Wednesday, February 14, 2007

Star Star**

"Star Star teach me how to shine shine
Teach me so I know what's going on in your mind
'Cause I don't understand these people
Who say the hill's too steep
Well, they talk and talk forever
But they just never climb ..."

I get a lot of ideas. I come up with a lot of plans. Some of these I try to put to work, others sit idly on a shelf. I sometimes worry that I just like to talk about rather than tackle certain challenges. As I wrote before, if there's a potential roadblock that I can't see my way around or figure a way over, I back away from the attempt. I talk about climbing the hill but I remain at the bottom looking up. I hate that. There are many things I charge into, thinking that even if I don't know exactly what I'm doing I can figure it out as I go along. Lately, I seem to have made a pact with myself to try more, attempt more, embrace more. But still, there are hills.

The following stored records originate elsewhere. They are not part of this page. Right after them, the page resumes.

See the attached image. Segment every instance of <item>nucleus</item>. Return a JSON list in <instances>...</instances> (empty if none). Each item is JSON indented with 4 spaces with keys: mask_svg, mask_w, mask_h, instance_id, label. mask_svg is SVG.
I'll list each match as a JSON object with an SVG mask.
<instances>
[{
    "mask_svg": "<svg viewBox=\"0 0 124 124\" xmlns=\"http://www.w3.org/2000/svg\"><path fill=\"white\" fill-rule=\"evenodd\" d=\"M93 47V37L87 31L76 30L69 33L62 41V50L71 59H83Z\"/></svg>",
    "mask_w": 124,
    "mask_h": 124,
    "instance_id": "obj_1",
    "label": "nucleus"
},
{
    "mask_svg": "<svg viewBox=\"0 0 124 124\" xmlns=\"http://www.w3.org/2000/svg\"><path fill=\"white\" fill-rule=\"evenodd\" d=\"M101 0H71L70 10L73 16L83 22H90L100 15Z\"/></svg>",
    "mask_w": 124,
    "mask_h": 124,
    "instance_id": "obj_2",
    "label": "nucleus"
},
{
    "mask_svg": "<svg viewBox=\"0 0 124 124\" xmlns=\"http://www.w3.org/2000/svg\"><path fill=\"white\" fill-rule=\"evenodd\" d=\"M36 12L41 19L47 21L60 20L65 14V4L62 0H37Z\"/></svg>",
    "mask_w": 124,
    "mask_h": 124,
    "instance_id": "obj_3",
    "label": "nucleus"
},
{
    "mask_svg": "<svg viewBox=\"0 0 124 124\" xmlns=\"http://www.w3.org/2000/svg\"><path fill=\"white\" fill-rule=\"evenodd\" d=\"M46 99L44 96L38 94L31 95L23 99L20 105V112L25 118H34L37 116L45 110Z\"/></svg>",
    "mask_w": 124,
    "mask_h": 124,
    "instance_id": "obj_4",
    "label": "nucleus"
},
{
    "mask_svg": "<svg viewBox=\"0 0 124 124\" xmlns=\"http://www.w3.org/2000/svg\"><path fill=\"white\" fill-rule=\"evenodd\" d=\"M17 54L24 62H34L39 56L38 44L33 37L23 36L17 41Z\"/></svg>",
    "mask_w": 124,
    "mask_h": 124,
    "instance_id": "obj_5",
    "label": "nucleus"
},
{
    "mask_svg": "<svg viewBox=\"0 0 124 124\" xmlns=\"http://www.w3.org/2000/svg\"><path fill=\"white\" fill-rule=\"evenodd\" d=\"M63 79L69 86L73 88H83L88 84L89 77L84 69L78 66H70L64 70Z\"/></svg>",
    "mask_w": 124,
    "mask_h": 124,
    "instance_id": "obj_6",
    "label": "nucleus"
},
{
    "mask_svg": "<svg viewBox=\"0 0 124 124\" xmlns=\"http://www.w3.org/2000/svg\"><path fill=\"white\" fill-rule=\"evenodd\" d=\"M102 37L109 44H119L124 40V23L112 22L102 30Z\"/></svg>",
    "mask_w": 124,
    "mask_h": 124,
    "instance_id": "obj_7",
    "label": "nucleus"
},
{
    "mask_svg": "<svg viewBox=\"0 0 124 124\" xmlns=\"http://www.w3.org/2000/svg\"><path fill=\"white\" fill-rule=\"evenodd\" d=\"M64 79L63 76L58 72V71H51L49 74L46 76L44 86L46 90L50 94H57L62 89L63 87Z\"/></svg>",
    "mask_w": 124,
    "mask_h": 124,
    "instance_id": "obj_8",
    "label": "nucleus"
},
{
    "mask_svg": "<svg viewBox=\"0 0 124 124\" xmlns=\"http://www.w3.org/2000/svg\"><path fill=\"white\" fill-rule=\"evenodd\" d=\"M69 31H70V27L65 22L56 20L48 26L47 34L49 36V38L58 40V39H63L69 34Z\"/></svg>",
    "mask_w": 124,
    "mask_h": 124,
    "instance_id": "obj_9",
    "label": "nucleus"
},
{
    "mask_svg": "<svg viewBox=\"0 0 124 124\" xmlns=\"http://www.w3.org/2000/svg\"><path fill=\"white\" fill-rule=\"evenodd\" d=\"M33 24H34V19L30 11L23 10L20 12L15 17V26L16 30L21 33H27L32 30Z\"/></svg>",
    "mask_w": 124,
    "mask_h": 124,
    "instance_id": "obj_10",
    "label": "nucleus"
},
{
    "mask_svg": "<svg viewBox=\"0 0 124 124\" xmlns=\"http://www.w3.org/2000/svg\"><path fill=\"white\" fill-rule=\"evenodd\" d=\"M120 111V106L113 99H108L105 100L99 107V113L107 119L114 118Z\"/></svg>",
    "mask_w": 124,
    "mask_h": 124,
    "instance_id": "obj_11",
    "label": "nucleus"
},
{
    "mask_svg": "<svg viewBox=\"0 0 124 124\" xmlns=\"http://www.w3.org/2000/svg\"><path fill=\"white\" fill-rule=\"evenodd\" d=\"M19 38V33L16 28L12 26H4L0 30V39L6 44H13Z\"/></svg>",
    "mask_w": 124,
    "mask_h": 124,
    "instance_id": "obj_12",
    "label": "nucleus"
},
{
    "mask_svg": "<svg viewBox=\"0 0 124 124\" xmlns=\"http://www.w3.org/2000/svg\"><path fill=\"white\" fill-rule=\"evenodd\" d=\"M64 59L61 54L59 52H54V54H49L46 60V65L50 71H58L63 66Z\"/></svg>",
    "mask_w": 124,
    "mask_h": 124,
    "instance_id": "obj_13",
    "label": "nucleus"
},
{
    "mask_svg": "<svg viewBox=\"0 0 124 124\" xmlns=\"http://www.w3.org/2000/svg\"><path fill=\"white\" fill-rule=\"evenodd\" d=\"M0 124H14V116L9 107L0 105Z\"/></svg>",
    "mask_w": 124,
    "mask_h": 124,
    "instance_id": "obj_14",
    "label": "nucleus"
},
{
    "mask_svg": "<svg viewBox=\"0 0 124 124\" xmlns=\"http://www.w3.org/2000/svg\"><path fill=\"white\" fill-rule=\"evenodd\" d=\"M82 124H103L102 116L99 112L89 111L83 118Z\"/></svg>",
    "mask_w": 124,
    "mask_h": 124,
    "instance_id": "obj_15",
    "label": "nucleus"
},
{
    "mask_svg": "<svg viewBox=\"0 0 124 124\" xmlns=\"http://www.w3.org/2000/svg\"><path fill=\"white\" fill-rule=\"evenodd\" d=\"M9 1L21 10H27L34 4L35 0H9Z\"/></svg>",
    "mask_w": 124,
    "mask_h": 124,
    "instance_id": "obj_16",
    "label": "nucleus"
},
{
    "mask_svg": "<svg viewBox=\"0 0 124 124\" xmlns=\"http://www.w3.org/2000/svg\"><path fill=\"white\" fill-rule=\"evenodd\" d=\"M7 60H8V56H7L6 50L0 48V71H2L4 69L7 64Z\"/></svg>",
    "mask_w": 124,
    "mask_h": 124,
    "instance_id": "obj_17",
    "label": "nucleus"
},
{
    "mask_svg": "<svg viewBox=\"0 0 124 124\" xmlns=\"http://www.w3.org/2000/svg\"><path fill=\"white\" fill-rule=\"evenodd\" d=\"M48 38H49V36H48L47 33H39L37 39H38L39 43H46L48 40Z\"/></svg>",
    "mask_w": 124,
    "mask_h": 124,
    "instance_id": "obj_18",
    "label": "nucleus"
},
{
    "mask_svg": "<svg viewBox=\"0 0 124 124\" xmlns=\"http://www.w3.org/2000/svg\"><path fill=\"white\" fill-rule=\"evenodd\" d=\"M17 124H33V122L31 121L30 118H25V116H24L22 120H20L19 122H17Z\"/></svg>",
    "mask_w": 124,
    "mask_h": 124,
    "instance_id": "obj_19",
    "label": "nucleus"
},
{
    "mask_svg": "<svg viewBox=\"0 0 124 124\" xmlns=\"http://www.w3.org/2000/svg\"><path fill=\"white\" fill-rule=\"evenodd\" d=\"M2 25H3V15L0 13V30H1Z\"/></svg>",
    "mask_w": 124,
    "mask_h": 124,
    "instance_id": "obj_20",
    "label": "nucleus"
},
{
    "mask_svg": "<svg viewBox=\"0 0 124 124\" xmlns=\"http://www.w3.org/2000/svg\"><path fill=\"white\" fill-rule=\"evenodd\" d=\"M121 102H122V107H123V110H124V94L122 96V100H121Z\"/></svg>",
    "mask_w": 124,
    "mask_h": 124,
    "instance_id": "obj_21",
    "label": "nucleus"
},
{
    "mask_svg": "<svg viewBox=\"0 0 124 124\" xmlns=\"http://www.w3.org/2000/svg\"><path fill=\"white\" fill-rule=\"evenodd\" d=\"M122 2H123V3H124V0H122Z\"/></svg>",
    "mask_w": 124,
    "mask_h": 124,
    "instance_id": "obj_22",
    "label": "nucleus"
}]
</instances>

Over a year ago, I learned that I may be eligible for a dual citizenship with Ireland. I cannot describe the excitement that I felt when my mother told me it looked like I qualify. It wouldn't be a slam dunk but there was a pretty good shot. I did a lot of research, asked a lot of questions of family, got my game plan in order and a year later I still see that pile of research, untouched and collecting dust, under a pile of books by my bed. I wondered why it sat there. Even as I write this I can still feel that initial excitement in my chest, along with the sense of disappointment in my gut that I've done nothing, and yet I'm still just talking about it. I realized recently that if there's something I really want but I can't control or help affect the potential answer or outcome, I sometimes will shy away. Because I don't want the crushing disappointment of being told "no." But you know what's also really disappointing? Being asked by friends what's the latest with the dual citizenship quest and admitting to them, and myself, I've done nothing at all.

Perhaps being denied something I really want would be disheartening, but that might prove better than never knowing at all. At least then I’ll know I attempted to climb the hill rather than talk and talk forever.